CYP2C9 Genotype-Dependent Warfarin Pharmacokinetics: Impact of CYP2C9 Genotype on R- and S-Warfarin and Their Oxidative Metabolites

Multiple factors can impact warfarin therapy, including genetic variations in the drug-metabolizing enzyme cytochrome P450 2C9 (CYP2C9). Compared with individuals with the wild-type allele, CYP2C9*1, carriers of the common *3 variant have significantly impaired CYP2C9 metabolism. Genetic variations in CYP2C9, the primary enzyme governing the metabolic clearance of the more potent S-enantiomer of the racemic anticoagulant warfarin, may impact warfarin–drug interactions. To establish a baseline for such studies, plasma and urine concentrations of R- and S-warfarin and 10 warfarin metabolites were monitored for up to 360 hours following a 10-mg warfarin dose in healthy subjects with 4 different CYP2C9 genotypes: CYP2C9*1/*1 (n = 8), CYP2C9*1/*3 (n = 9), CYP2C9*2/*3 (n = 3), and CYP2C9*3/*3 (n = 4). Plasma clearance of S-warfarin, but not R-warfarin, decreased multiexponentially and in a CYP2C9 gene-dependent manner: 56%, 70%, and 75% for CYP2C9*1/*3, CYP2C9*2/*3, and CYP2C9*3/*3 genotypes, respectively, compared with CYP2C9*1/*1, resulting in pronounced differences in the S:R ratio that identified warfarin-sensitive genotypes.

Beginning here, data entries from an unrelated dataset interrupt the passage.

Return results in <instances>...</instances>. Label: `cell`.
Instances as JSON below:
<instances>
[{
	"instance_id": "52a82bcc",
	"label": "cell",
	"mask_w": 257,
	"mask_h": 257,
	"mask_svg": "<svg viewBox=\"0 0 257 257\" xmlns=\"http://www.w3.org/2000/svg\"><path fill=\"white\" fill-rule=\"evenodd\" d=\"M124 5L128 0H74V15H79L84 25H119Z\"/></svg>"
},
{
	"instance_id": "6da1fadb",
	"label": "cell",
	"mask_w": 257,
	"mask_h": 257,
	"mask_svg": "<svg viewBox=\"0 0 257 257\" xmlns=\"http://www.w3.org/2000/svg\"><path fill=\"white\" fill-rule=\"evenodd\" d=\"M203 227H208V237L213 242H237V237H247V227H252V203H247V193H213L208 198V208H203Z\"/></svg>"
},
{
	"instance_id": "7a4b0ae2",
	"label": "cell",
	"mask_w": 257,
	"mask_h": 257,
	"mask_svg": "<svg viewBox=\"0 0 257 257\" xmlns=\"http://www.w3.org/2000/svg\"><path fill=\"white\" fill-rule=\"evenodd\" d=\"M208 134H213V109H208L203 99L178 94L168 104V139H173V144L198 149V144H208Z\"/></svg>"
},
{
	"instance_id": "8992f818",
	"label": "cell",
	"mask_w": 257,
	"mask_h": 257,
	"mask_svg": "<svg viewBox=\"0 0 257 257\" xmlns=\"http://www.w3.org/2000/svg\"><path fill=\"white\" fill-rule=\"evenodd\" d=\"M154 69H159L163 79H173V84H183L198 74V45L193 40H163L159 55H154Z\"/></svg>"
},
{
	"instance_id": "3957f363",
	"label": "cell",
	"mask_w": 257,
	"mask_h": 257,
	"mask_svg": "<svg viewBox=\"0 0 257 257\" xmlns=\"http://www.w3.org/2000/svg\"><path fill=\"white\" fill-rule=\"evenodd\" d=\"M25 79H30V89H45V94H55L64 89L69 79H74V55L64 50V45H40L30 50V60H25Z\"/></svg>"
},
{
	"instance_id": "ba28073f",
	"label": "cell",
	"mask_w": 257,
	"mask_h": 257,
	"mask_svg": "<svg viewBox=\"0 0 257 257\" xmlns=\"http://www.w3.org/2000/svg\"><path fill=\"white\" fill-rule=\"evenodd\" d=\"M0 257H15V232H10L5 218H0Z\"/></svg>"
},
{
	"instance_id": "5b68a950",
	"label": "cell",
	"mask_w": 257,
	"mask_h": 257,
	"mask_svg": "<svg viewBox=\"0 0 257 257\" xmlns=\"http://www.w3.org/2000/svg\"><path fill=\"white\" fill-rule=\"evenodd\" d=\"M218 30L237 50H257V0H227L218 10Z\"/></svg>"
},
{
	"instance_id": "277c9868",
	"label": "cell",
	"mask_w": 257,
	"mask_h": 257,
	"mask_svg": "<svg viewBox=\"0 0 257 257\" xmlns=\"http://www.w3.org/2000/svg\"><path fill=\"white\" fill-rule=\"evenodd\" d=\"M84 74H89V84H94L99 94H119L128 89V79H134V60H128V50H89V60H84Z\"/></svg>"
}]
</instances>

CYP2C9 was the primary P450 enzyme contributing to S-warfarin metabolism and a minor contributor to R-warfarin metabolism. In the presence of a defective CYP2C9 allele, switching of warfarin metabolism to other oxidative pathways and P450 enzymes for the metabolic elimination of S-warfarin was not observed. The 10-hydroxywarfarin metabolites, whose detailed pharmacokinetics are reported for the first time, exhibited a prolonged half-life with no evidence of renal excretion and displayed elimination rate-limited kinetics. Understanding the impact of CYP2C9 genetics on warfarin pharmacokinetics lays the foundation for future genotype-dependent warfarin–drug interaction studies.